**The problem:** Copy out all the records, word for word.

+-------+

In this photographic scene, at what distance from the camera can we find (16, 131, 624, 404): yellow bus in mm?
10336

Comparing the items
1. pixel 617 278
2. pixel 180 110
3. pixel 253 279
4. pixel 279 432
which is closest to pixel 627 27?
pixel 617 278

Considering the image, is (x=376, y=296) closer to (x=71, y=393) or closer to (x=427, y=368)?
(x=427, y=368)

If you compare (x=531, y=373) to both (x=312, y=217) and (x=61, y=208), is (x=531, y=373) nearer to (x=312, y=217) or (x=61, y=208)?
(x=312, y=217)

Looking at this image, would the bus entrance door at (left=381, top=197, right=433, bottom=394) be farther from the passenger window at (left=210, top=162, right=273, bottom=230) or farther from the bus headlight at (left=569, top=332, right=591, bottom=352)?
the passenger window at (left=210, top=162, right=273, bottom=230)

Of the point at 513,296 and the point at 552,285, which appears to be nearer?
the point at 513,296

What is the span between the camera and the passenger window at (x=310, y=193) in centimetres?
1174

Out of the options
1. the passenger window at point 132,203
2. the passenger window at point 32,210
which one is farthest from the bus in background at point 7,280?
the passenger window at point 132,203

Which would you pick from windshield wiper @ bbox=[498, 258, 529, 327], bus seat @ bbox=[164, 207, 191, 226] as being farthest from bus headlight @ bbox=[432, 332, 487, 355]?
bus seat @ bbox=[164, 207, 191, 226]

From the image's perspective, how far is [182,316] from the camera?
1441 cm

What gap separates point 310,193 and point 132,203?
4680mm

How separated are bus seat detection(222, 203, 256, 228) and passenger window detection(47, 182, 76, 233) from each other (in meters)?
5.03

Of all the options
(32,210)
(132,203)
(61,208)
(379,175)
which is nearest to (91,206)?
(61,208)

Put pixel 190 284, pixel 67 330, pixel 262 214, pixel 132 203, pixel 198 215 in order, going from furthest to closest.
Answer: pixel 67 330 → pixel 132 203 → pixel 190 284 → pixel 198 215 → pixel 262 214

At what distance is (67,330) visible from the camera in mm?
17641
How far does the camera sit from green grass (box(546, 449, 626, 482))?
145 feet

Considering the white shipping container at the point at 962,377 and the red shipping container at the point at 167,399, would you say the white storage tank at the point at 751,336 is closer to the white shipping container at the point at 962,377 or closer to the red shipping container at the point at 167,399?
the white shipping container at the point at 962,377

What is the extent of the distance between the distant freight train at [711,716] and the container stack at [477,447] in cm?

+-------+

**Exercise response:**
In this photographic scene, at what distance from the camera can we find (16, 131, 624, 404): yellow bus in mm?
10336

Comparing the items
1. pixel 617 278
2. pixel 180 110
3. pixel 253 279
4. pixel 279 432
which is closest to pixel 627 27?
pixel 617 278

Considering the image, is (x=376, y=296) closer to (x=71, y=393) or closer to (x=427, y=368)?
(x=427, y=368)

If you compare (x=531, y=373) to both (x=312, y=217) and (x=61, y=208), is (x=531, y=373) nearer to (x=312, y=217) or (x=61, y=208)?
(x=312, y=217)

Looking at this image, would the bus entrance door at (left=381, top=197, right=433, bottom=394) be farther from the passenger window at (left=210, top=162, right=273, bottom=230) or farther from the bus headlight at (left=569, top=332, right=591, bottom=352)?
the passenger window at (left=210, top=162, right=273, bottom=230)

Of the point at 513,296 and the point at 552,285, which appears to be nearer?
the point at 513,296

What is the span between the camera and the passenger window at (x=310, y=193) in centimetres?
1174

Out of the options
1. the passenger window at point 132,203
2. the passenger window at point 32,210
which one is farthest from the bus in background at point 7,280?
the passenger window at point 132,203

Which would you pick from windshield wiper @ bbox=[498, 258, 529, 327], bus seat @ bbox=[164, 207, 191, 226] as being farthest from bus headlight @ bbox=[432, 332, 487, 355]?
bus seat @ bbox=[164, 207, 191, 226]

From the image's perspective, how far is [182,316] from the camera?
1441 cm

What gap separates point 310,193 and point 132,203?
4680mm

How separated are bus seat detection(222, 203, 256, 228) and passenger window detection(47, 182, 76, 233) from each other (in meters)?
5.03

Of all the options
(32,210)
(132,203)
(61,208)
(379,175)
which is nearest to (91,206)?
(61,208)

Put pixel 190 284, pixel 67 330, pixel 262 214, pixel 132 203, pixel 198 215 in order, going from furthest to closest.
Answer: pixel 67 330 → pixel 132 203 → pixel 190 284 → pixel 198 215 → pixel 262 214

At what distance is (67,330) visible from the camera in mm?
17641
How far does the camera sit from green grass (box(546, 449, 626, 482))?
145 feet

Considering the white shipping container at the point at 962,377 and the red shipping container at the point at 167,399, would you say the white storage tank at the point at 751,336 is closer to the white shipping container at the point at 962,377 or closer to the red shipping container at the point at 167,399?
the white shipping container at the point at 962,377

What is the extent of the distance between the distant freight train at [711,716] and the container stack at [477,447] in cm?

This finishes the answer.